For a moment, Nicholas was thoughtful. “History, yes. All that has happened to me, to my family, is now history, so perhaps all of it is recorded somewhere?”

“I see,” Dougless said, smiling. “You think maybe you were sent forward to find out something? How intriguing,” she said, then frowned. “I mean if it were possible for a person to have been sent forward, it would be intriguing. But since it isn’t possible, it’s not.”

His look of puzzlement was beginning to become familiar to her. When he couldn’t seem to figure out what she’d just said, he continued. “Perhaps there is something you know that I must find from you.” He moved to stand over her. “What do people of your time know of the Queen’s decree against me? Who has told her I raise an army to overthrow her? This would be recorded?”

“Oh, yes. My father used to get angry whenever he read something that said Elizabeth the First had an illegitimate child.
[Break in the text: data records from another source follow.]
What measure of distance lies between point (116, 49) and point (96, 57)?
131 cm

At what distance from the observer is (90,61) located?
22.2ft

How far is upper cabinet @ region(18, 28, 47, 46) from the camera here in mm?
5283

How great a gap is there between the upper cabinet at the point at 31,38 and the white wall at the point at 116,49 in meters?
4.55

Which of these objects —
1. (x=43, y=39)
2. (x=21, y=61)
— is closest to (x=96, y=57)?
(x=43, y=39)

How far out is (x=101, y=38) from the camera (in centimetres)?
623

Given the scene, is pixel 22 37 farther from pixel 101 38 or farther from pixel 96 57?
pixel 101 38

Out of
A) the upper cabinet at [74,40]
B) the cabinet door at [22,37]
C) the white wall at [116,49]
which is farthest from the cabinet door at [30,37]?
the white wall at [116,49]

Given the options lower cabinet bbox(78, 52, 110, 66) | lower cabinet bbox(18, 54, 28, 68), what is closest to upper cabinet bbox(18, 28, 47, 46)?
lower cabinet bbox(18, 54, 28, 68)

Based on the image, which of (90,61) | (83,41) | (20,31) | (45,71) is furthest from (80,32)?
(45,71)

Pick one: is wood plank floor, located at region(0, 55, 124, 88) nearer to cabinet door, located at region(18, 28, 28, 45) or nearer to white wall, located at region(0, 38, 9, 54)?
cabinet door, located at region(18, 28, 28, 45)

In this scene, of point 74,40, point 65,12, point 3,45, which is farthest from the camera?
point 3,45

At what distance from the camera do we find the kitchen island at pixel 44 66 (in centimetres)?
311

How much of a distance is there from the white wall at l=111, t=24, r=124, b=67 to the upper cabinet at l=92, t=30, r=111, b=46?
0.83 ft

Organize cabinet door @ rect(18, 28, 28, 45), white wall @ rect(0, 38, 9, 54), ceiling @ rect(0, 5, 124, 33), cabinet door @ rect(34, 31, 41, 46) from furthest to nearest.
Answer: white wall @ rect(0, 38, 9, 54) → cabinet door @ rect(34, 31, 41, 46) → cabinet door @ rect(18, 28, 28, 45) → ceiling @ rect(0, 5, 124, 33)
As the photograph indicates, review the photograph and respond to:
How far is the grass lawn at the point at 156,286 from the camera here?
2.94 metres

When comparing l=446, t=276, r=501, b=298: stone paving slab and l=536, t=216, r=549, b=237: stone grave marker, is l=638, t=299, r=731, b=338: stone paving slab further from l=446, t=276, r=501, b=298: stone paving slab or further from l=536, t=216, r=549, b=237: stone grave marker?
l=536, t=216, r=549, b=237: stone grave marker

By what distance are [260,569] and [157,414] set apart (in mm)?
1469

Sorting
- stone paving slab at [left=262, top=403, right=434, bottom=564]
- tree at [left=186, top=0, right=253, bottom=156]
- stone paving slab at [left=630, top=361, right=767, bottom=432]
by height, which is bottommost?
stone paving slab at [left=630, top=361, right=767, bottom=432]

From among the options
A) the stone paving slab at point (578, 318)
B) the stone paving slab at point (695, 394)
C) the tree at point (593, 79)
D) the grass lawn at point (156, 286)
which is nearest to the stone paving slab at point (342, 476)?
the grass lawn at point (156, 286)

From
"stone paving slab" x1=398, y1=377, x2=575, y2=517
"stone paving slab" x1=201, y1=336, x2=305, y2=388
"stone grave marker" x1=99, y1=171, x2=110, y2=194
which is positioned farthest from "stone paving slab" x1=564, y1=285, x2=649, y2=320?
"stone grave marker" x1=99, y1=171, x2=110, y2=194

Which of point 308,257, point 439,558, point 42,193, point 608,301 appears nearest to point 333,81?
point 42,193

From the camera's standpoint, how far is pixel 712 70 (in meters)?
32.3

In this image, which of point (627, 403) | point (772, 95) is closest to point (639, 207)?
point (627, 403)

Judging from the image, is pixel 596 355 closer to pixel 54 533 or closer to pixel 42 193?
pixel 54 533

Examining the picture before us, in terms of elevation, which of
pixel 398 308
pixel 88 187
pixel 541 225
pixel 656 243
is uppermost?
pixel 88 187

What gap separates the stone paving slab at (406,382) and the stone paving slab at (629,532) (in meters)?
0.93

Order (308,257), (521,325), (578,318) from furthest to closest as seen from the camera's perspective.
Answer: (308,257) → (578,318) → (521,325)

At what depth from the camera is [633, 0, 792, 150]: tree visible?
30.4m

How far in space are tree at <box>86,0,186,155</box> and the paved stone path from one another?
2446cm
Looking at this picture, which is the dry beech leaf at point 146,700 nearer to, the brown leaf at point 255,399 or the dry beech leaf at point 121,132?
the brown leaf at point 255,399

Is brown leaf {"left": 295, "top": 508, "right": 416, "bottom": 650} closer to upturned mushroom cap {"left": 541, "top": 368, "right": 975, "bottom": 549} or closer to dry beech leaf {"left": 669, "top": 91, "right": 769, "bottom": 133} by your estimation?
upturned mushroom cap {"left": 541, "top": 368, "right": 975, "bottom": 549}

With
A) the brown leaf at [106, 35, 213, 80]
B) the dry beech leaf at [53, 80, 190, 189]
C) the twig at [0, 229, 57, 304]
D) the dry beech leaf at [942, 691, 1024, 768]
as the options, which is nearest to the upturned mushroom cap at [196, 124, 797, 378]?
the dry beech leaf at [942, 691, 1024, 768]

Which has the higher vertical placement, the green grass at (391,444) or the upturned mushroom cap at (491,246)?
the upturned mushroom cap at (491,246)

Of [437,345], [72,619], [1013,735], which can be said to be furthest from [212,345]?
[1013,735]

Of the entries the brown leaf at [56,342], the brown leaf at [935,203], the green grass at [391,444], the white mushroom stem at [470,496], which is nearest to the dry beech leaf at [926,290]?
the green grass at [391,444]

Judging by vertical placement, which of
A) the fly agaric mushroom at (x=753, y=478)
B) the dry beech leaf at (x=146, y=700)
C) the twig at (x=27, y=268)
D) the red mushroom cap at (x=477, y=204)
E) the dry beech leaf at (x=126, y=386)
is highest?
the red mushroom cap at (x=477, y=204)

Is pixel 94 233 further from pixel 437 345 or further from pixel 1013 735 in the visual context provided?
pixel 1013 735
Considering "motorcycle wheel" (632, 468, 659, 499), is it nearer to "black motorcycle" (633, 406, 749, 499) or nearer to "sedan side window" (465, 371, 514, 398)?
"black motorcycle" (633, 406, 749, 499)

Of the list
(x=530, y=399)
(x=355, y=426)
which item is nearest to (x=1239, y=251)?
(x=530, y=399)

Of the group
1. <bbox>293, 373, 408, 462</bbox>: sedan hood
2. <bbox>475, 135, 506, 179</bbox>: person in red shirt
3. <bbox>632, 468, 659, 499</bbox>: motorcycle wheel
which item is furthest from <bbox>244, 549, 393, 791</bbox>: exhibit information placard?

My father said that every day of her life is documented, so it wasn’t possible that she could have sneaked away and had a baby in secret.” As she was saying this, Nicholas was looking at her with such intensity that she smiled. “I have an idea. Why don’t you stay here in this time period? Why go back at all? I’m sure you could get a job. You’d be great as an Elizabethan teacher. Or you could research and write. I’m sure you’d have enough to live on after the sale of your coins. If you invested carefully, that is. My father could help you invest, or my uncle J.T. could. Both of them know a lot about money.”

“No!” Nicholas said fiercely, his right fist clasped in his left hand. “I must return to my own time. My honor is at risk. The future of the Staffords is at stake. If I do not go back, all will be forfeit.”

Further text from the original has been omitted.